We returned home a week later and found the tree in our back yard was a burgeoning umbrella of lime-green feathers, the roots now a complete hairy claw clutching at the foundations under the house. I sensed apprehension in the long grass that knocked in the wind against the paling fence. A hoop of climbing rose had fallen from a rotting trellis that arched from the side of the house to the fence. The overgrownness had made the garden come alive. Dad didn’t bother to enquire about our absence. There was no mention or inkling of any interest in where we’d been.
I could still feel the cushion of his affection holding me in the cup of the tree, but I felt the elastic between us was stretching and pulling us further apart. Also I felt he was more eager for my mother, and I was eager for him to want my mother. Or impatient for my mother to behave as she had when she first found him in the tree, when she had slept with the mattress of foliage by her side, when she had paced the base of the tree, when we had found her asleep by the trunk. I wanted to see that longing again because it had made me feel safe. My mother walked out into the back yard. She had just seen the hairy claw under the house. She thrust her face up to the tree. I could feel her eyes searing through the leaves. The tree breathed, I felt it. It sighed and she ran up the back stairs, forgetting how lethal they were, and she shut the door hard.
Then I saw the mule-like legs of Gladys, step-stepping down the drive, like a donkey picking its way along a stony path. Over her arm was the communion dress, the white of it muted by the dense green light radiating from the poincianna tree. Down the driveway she kept pick, picking. She stared up as she came into the back yard, into the realm of the tree, because the tree was a sight to behold. It was like another life form multiplying. The tap root ran its reckless course towards the house and a smaller vein snaked away from the trunk towards the clothes line. Each finger of the tree’s roots looked as if it could rub out any part of us, push out a wall, lift the clothes line, pluck us from earth, curl a tentacle around us. It felt so thin, the house and its walls, like it would only take one surge from the tree to consume it. The tree had power and weight and it was going to destroy us. Gladys looked shocked, amazed, furious and satiated all at once.
I wanted to stop her going any further, but too late, she donkey-stepped across the cracking path, and I knew if Gladys saw the hairy claw under the house we’d be doomed. There was complicity between us and the drain man, even, but if an outsider witnessed the damage, it would exist properly. I only then realized the severity of it as Gladys’s nose turned to the ground and followed the roots towards the house. I knew then we were done for. She step-stepped closer to the house and dared to stretch her neck through the opening that led under the house. I could tell by the way her shoulders flexed back that she had seen the gnarled hand of the tree grabbing for the foundations.
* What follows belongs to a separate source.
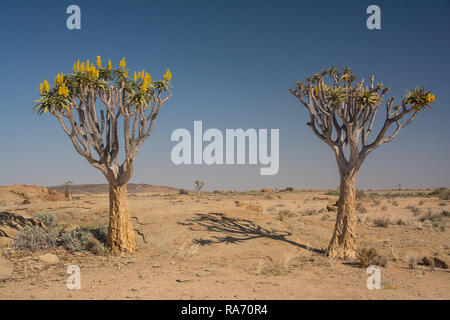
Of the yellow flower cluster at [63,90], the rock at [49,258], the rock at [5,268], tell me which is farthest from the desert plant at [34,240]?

She had seen it all right and made it real.
By the time I got to the bottom of the tree Gladys was gone. Mum caught sight of her tail as it disappeared around the edge of the garage. ‘What’s that old hawk up to?’ she said. Standing below her at the bottom of the steps, I pointed under the house to the evidence that proved our collective madness. The unbelievable sight of the tree’s roots strangling the wooden stumps of the house.
‘She saw,’ I said.
‘I don’t care,’ Mum replied, but I knew she did and she would when Gladys took whatever action it was I knew she would inevitably take.